PEMATANGSIANTAR – Tumpuan Damanik Boru Panogolan (TDBP) Siantar–Simalungun (SS) mencatatkan aksi nyata pertama pasca-pelantikan dengan menggerakkan solidaritas internal. Organisasi marga ini segera mengirimkan bantuan logistik besar-besaran untuk korban bencana banjir dan longsor di Kabupaten Tapanuli Utara pada Sabtu (6/12/2025).
Aksi yang dipimpin langsung oleh Ketua TDBP SS, Satben Rico Damanik, ini menggunakan satu unit mobil cold diesel penuh muatan yang dikawal oleh tujuh relawan.
Model Distribusi Cepat vs. Krisis Logistik
Bantuan yang disalurkan, bersumber dari donasi keluarga besar Damanik, meliputi paket sembako, beras, air mineral, minyak goreng, mi instan, dan pakaian layak pakai. Pengiriman ini menjadi sorotan karena kecepatan dan efisiensi logistiknya di tengah lumpuhnya akses di Tapanuli Utara.

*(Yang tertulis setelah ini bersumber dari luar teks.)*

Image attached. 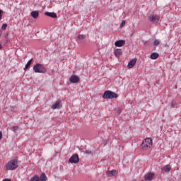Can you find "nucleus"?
Instances as JSON below:
<instances>
[{
    "label": "nucleus",
    "mask_w": 181,
    "mask_h": 181,
    "mask_svg": "<svg viewBox=\"0 0 181 181\" xmlns=\"http://www.w3.org/2000/svg\"><path fill=\"white\" fill-rule=\"evenodd\" d=\"M134 33L133 32V33H132V35H134Z\"/></svg>",
    "instance_id": "33"
},
{
    "label": "nucleus",
    "mask_w": 181,
    "mask_h": 181,
    "mask_svg": "<svg viewBox=\"0 0 181 181\" xmlns=\"http://www.w3.org/2000/svg\"><path fill=\"white\" fill-rule=\"evenodd\" d=\"M2 19V10H0V21Z\"/></svg>",
    "instance_id": "29"
},
{
    "label": "nucleus",
    "mask_w": 181,
    "mask_h": 181,
    "mask_svg": "<svg viewBox=\"0 0 181 181\" xmlns=\"http://www.w3.org/2000/svg\"><path fill=\"white\" fill-rule=\"evenodd\" d=\"M125 45V40H119L115 42V46L117 47H122V46Z\"/></svg>",
    "instance_id": "8"
},
{
    "label": "nucleus",
    "mask_w": 181,
    "mask_h": 181,
    "mask_svg": "<svg viewBox=\"0 0 181 181\" xmlns=\"http://www.w3.org/2000/svg\"><path fill=\"white\" fill-rule=\"evenodd\" d=\"M69 162L70 163H78L80 162V158H78V154H74L69 158Z\"/></svg>",
    "instance_id": "5"
},
{
    "label": "nucleus",
    "mask_w": 181,
    "mask_h": 181,
    "mask_svg": "<svg viewBox=\"0 0 181 181\" xmlns=\"http://www.w3.org/2000/svg\"><path fill=\"white\" fill-rule=\"evenodd\" d=\"M153 45L154 46H159V45H160V41H159V40H155L153 42Z\"/></svg>",
    "instance_id": "22"
},
{
    "label": "nucleus",
    "mask_w": 181,
    "mask_h": 181,
    "mask_svg": "<svg viewBox=\"0 0 181 181\" xmlns=\"http://www.w3.org/2000/svg\"><path fill=\"white\" fill-rule=\"evenodd\" d=\"M7 28H8V24H6V23L3 24L1 26L2 30H6Z\"/></svg>",
    "instance_id": "24"
},
{
    "label": "nucleus",
    "mask_w": 181,
    "mask_h": 181,
    "mask_svg": "<svg viewBox=\"0 0 181 181\" xmlns=\"http://www.w3.org/2000/svg\"><path fill=\"white\" fill-rule=\"evenodd\" d=\"M70 83H76L80 81V78L76 75H72L69 79Z\"/></svg>",
    "instance_id": "7"
},
{
    "label": "nucleus",
    "mask_w": 181,
    "mask_h": 181,
    "mask_svg": "<svg viewBox=\"0 0 181 181\" xmlns=\"http://www.w3.org/2000/svg\"><path fill=\"white\" fill-rule=\"evenodd\" d=\"M2 35V31L0 30V36Z\"/></svg>",
    "instance_id": "32"
},
{
    "label": "nucleus",
    "mask_w": 181,
    "mask_h": 181,
    "mask_svg": "<svg viewBox=\"0 0 181 181\" xmlns=\"http://www.w3.org/2000/svg\"><path fill=\"white\" fill-rule=\"evenodd\" d=\"M33 70L35 71V73H46V71H47L46 70V68H45V66H43L41 64H36L34 66H33Z\"/></svg>",
    "instance_id": "4"
},
{
    "label": "nucleus",
    "mask_w": 181,
    "mask_h": 181,
    "mask_svg": "<svg viewBox=\"0 0 181 181\" xmlns=\"http://www.w3.org/2000/svg\"><path fill=\"white\" fill-rule=\"evenodd\" d=\"M171 169L170 165H167L162 169L163 173H169Z\"/></svg>",
    "instance_id": "12"
},
{
    "label": "nucleus",
    "mask_w": 181,
    "mask_h": 181,
    "mask_svg": "<svg viewBox=\"0 0 181 181\" xmlns=\"http://www.w3.org/2000/svg\"><path fill=\"white\" fill-rule=\"evenodd\" d=\"M114 53H115V56L116 57H119V56H122V49H116L114 51Z\"/></svg>",
    "instance_id": "15"
},
{
    "label": "nucleus",
    "mask_w": 181,
    "mask_h": 181,
    "mask_svg": "<svg viewBox=\"0 0 181 181\" xmlns=\"http://www.w3.org/2000/svg\"><path fill=\"white\" fill-rule=\"evenodd\" d=\"M116 173H117V170H109L107 172V176H109V177H112V176H115Z\"/></svg>",
    "instance_id": "16"
},
{
    "label": "nucleus",
    "mask_w": 181,
    "mask_h": 181,
    "mask_svg": "<svg viewBox=\"0 0 181 181\" xmlns=\"http://www.w3.org/2000/svg\"><path fill=\"white\" fill-rule=\"evenodd\" d=\"M40 181H46L47 180V177H46V174L42 173L39 177Z\"/></svg>",
    "instance_id": "19"
},
{
    "label": "nucleus",
    "mask_w": 181,
    "mask_h": 181,
    "mask_svg": "<svg viewBox=\"0 0 181 181\" xmlns=\"http://www.w3.org/2000/svg\"><path fill=\"white\" fill-rule=\"evenodd\" d=\"M18 169V160H11L6 165V170H15Z\"/></svg>",
    "instance_id": "2"
},
{
    "label": "nucleus",
    "mask_w": 181,
    "mask_h": 181,
    "mask_svg": "<svg viewBox=\"0 0 181 181\" xmlns=\"http://www.w3.org/2000/svg\"><path fill=\"white\" fill-rule=\"evenodd\" d=\"M152 139L151 138H146L141 144V148L146 151L147 148H151L152 146Z\"/></svg>",
    "instance_id": "3"
},
{
    "label": "nucleus",
    "mask_w": 181,
    "mask_h": 181,
    "mask_svg": "<svg viewBox=\"0 0 181 181\" xmlns=\"http://www.w3.org/2000/svg\"><path fill=\"white\" fill-rule=\"evenodd\" d=\"M2 139V132H0V140Z\"/></svg>",
    "instance_id": "30"
},
{
    "label": "nucleus",
    "mask_w": 181,
    "mask_h": 181,
    "mask_svg": "<svg viewBox=\"0 0 181 181\" xmlns=\"http://www.w3.org/2000/svg\"><path fill=\"white\" fill-rule=\"evenodd\" d=\"M52 110H59L62 108V103L56 102L54 105H52Z\"/></svg>",
    "instance_id": "10"
},
{
    "label": "nucleus",
    "mask_w": 181,
    "mask_h": 181,
    "mask_svg": "<svg viewBox=\"0 0 181 181\" xmlns=\"http://www.w3.org/2000/svg\"><path fill=\"white\" fill-rule=\"evenodd\" d=\"M124 26H125V21H122L120 24V29H122V28Z\"/></svg>",
    "instance_id": "25"
},
{
    "label": "nucleus",
    "mask_w": 181,
    "mask_h": 181,
    "mask_svg": "<svg viewBox=\"0 0 181 181\" xmlns=\"http://www.w3.org/2000/svg\"><path fill=\"white\" fill-rule=\"evenodd\" d=\"M175 105H176V102L173 101V102L171 103V107H172V108H173V107H175Z\"/></svg>",
    "instance_id": "28"
},
{
    "label": "nucleus",
    "mask_w": 181,
    "mask_h": 181,
    "mask_svg": "<svg viewBox=\"0 0 181 181\" xmlns=\"http://www.w3.org/2000/svg\"><path fill=\"white\" fill-rule=\"evenodd\" d=\"M159 57V54L158 52H154L151 54V59L152 60H156Z\"/></svg>",
    "instance_id": "17"
},
{
    "label": "nucleus",
    "mask_w": 181,
    "mask_h": 181,
    "mask_svg": "<svg viewBox=\"0 0 181 181\" xmlns=\"http://www.w3.org/2000/svg\"><path fill=\"white\" fill-rule=\"evenodd\" d=\"M159 16L155 14H151L148 16L150 22H153V23H158V22H159Z\"/></svg>",
    "instance_id": "6"
},
{
    "label": "nucleus",
    "mask_w": 181,
    "mask_h": 181,
    "mask_svg": "<svg viewBox=\"0 0 181 181\" xmlns=\"http://www.w3.org/2000/svg\"><path fill=\"white\" fill-rule=\"evenodd\" d=\"M45 15L46 16H49V18H57V14H56V13H50V12H45Z\"/></svg>",
    "instance_id": "14"
},
{
    "label": "nucleus",
    "mask_w": 181,
    "mask_h": 181,
    "mask_svg": "<svg viewBox=\"0 0 181 181\" xmlns=\"http://www.w3.org/2000/svg\"><path fill=\"white\" fill-rule=\"evenodd\" d=\"M86 35H78L77 36L76 40H78V41L84 40V39H86Z\"/></svg>",
    "instance_id": "20"
},
{
    "label": "nucleus",
    "mask_w": 181,
    "mask_h": 181,
    "mask_svg": "<svg viewBox=\"0 0 181 181\" xmlns=\"http://www.w3.org/2000/svg\"><path fill=\"white\" fill-rule=\"evenodd\" d=\"M18 129H19V127L14 126L12 127L11 131H13V132H16V131H18Z\"/></svg>",
    "instance_id": "23"
},
{
    "label": "nucleus",
    "mask_w": 181,
    "mask_h": 181,
    "mask_svg": "<svg viewBox=\"0 0 181 181\" xmlns=\"http://www.w3.org/2000/svg\"><path fill=\"white\" fill-rule=\"evenodd\" d=\"M30 15L33 19H37V18H39V11H32Z\"/></svg>",
    "instance_id": "13"
},
{
    "label": "nucleus",
    "mask_w": 181,
    "mask_h": 181,
    "mask_svg": "<svg viewBox=\"0 0 181 181\" xmlns=\"http://www.w3.org/2000/svg\"><path fill=\"white\" fill-rule=\"evenodd\" d=\"M85 153H86V155H91L93 151H91V150H86Z\"/></svg>",
    "instance_id": "26"
},
{
    "label": "nucleus",
    "mask_w": 181,
    "mask_h": 181,
    "mask_svg": "<svg viewBox=\"0 0 181 181\" xmlns=\"http://www.w3.org/2000/svg\"><path fill=\"white\" fill-rule=\"evenodd\" d=\"M103 98H104V100H112L114 98H118V94L111 90H106L103 93Z\"/></svg>",
    "instance_id": "1"
},
{
    "label": "nucleus",
    "mask_w": 181,
    "mask_h": 181,
    "mask_svg": "<svg viewBox=\"0 0 181 181\" xmlns=\"http://www.w3.org/2000/svg\"><path fill=\"white\" fill-rule=\"evenodd\" d=\"M2 49V45L0 44V50Z\"/></svg>",
    "instance_id": "31"
},
{
    "label": "nucleus",
    "mask_w": 181,
    "mask_h": 181,
    "mask_svg": "<svg viewBox=\"0 0 181 181\" xmlns=\"http://www.w3.org/2000/svg\"><path fill=\"white\" fill-rule=\"evenodd\" d=\"M33 62V59H30L27 64H25V67H24V70H28V69H29V67H30V65L32 64V62Z\"/></svg>",
    "instance_id": "18"
},
{
    "label": "nucleus",
    "mask_w": 181,
    "mask_h": 181,
    "mask_svg": "<svg viewBox=\"0 0 181 181\" xmlns=\"http://www.w3.org/2000/svg\"><path fill=\"white\" fill-rule=\"evenodd\" d=\"M29 181H40V180L39 179L38 175H35L34 177H31Z\"/></svg>",
    "instance_id": "21"
},
{
    "label": "nucleus",
    "mask_w": 181,
    "mask_h": 181,
    "mask_svg": "<svg viewBox=\"0 0 181 181\" xmlns=\"http://www.w3.org/2000/svg\"><path fill=\"white\" fill-rule=\"evenodd\" d=\"M136 64V59H132L127 64L128 69H132Z\"/></svg>",
    "instance_id": "9"
},
{
    "label": "nucleus",
    "mask_w": 181,
    "mask_h": 181,
    "mask_svg": "<svg viewBox=\"0 0 181 181\" xmlns=\"http://www.w3.org/2000/svg\"><path fill=\"white\" fill-rule=\"evenodd\" d=\"M142 42H143L144 46H148V45H149V41L143 40Z\"/></svg>",
    "instance_id": "27"
},
{
    "label": "nucleus",
    "mask_w": 181,
    "mask_h": 181,
    "mask_svg": "<svg viewBox=\"0 0 181 181\" xmlns=\"http://www.w3.org/2000/svg\"><path fill=\"white\" fill-rule=\"evenodd\" d=\"M145 180L146 181H151L153 179V173H148L145 175Z\"/></svg>",
    "instance_id": "11"
}]
</instances>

Rico menjelaskan bahwa TDBP SS memilih menyerahkan bantuan melalui Pemerintah Kabupaten Tapanuli Utara untuk menjamin distribusi yang paling tepat sasaran dan efektif di tengah tantangan medan yang sulit.
“Awalnya kami berencana mengantar langsung, tetapi pemerintah daerah lebih memahami kondisi lapangan dan kebutuhan warga. Mereka juga tahu jalur distribusi yang paling efektif, baik darat maupun udara. Ini adalah langkah memastikan bantuan bekerja maksimal,” ujar Rico, menekankan pentingnya efisiensi.
Mewujudkan Janji Marsombuh Sihol
Aksi kemanusiaan ini adalah manifestasi konkret dari janji kepengurusan baru yang dikukuhkan pada Harungguan Bolon lalu, yakni menguatkan Marsombuh Sihol (solidaritas) dan kontribusi sosial.
Rombongan inti yang turut mengawal pengiriman ini meliputi Sekretaris TDBP SS M. Fikri Damanik, Bendahara Hotbinson Damanik, dan Ketua Harian Friado Damanik.
“Ini bukan sekadar bantuan, ini adalah bukti nyata ikatan kekeluargaan yang diwujudkan TDBP SS. Kami berharap bantuan ini menjadi energi baru bagi saudara-saudara kita untuk bangkit dari musibah. Damanik Kuat, Kompak, BISA!” tutup Rico.